U.S. and Czechs close to missile deal
Environmental issues appear to be the only obstacle to America using Czech soil for part of its planned anti-missile radar in Eastern Europe. Czech Prime Minister Mirek Topolanek and George Bush have hinted about a deal soon during a meeting in Washington
While top officials were playing word games a crowd gathered in front of the White House in protest against the plans.
For over a year, the United States has been pushing for a missile defence shield, which it claims will provide protection against rogue states such as Iran and North Korea.
But Russia says the move threatens its national security.
Under the plan, the United States will install parts of its missile defence shield in the Czech Republic and Poland.

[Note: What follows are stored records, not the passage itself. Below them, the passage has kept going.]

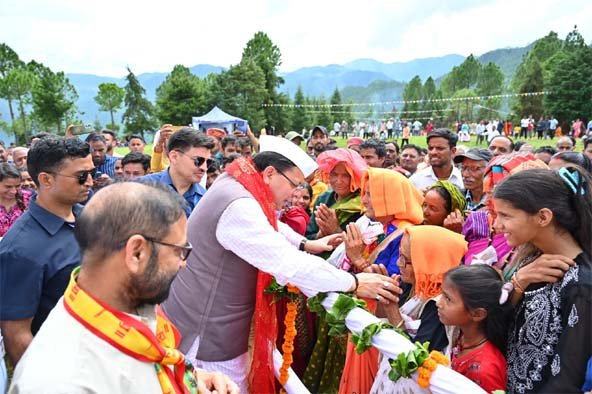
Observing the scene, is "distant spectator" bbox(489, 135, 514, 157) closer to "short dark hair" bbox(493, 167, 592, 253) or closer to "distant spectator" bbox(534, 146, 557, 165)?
"distant spectator" bbox(534, 146, 557, 165)

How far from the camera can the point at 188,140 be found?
4.35 meters

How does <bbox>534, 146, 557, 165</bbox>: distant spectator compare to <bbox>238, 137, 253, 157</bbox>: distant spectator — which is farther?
<bbox>238, 137, 253, 157</bbox>: distant spectator

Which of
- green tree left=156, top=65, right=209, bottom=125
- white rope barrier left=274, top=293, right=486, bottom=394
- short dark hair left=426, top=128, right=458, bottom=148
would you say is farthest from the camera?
green tree left=156, top=65, right=209, bottom=125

“Neither the Czech Republic nor Poland want to say no to the U.S. but they also don't want to say yes. So, it's what we call slow-rolling. They are talking about it and they are indicating they might be able to get a deal,” says Joe Cirincione, Senior Fellow from the Carnegie Endowment of International Peace.
But Czech Prime Minister Mirek Topolanek, strongly disagreed with the statement.

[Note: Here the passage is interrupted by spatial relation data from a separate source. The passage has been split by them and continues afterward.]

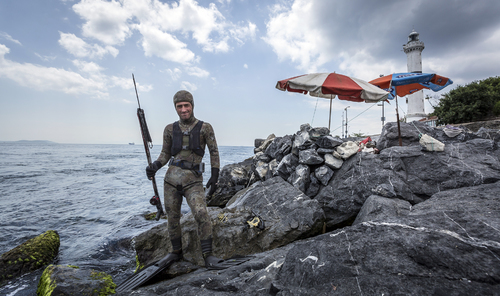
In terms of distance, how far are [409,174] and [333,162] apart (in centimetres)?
190

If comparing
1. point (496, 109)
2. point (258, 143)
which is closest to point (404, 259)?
point (258, 143)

“I think this is a wishfull thinking. For me the presence of Americans in the Czech Republic is a guarantee of security for the whole region even if there's only one American soldier it's already a guarantee,” he said.
The Czech Republic has been in favour of the project from the start.

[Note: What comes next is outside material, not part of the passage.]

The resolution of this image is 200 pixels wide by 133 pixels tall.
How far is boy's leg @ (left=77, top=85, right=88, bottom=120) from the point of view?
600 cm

Poland, however, has been having second thoughts since a new government took office in November.
“There are some difficulties. The negotiations are going on. Poland wants a lot from the United States for hosting a site. The United States wants to give Poland everything it wants. It is just the nature of negotiations,” believes Riki Ellison from Warsaw-based Missile Defense Advocacy Alliance.
The Czech delegation says it would like to wait for Poland to approve the plan before making any moves. Poland, meanwhile, says it's been waiting on the Washington meeting to influence its decision.